### Given text
▬▬▬

A few months later, O’Hara, fed up by now with Myers after their rivalry over Rivers and his experience working with him on a book and a play, lit into him in a letter to Rivers. “John’s chief characteristic in every area, emotional, financial, sexual, social, every single characteristic one can remark is based on the greed which is gradually eating up whatever distinction of personality one used to find traces of in the elaborating camouflage which is his manner.” O’Hara, eminently capable of bitchery, complained too of the nonexistent “royalties” from Try! Try! that he claimed had been “intended to raise money for his and Herbert’s shirts, ties and silver sets.” In the same letter, O’Hara revealed his sense of the crucial importance of the artist’s (in this case opposed to the dealer’s) life. “I think of other occupations as related to life in almost the same inconsequential and peripheral way that a lay person is related to the church,” he wrote, slipping in his Thomistic training. “I realize how biased this is, but I do believe that the artist is near the mysteries that govern us or that we govern subconsciously, and that other people are only aware of them in some sketchy way.”

▬▬▬

### Data
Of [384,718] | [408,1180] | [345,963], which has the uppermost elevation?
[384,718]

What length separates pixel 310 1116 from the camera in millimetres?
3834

▬▬▬

### Exercise task
Summarize the passage about O'Hara's letter to Rivers in two sentences.

### The reply
In a letter to Rivers, O'Hara, fed up with Myers after their rivalry over Rivers and their work together on a book and a play, attacked Myers as driven by greed and complained about the nonexistent royalties from Try! Try! In the same letter, he described other occupations as only peripherally related to life and said he believed the artist is near the mysteries that govern us, while other people are aware of them only in a sketchy way.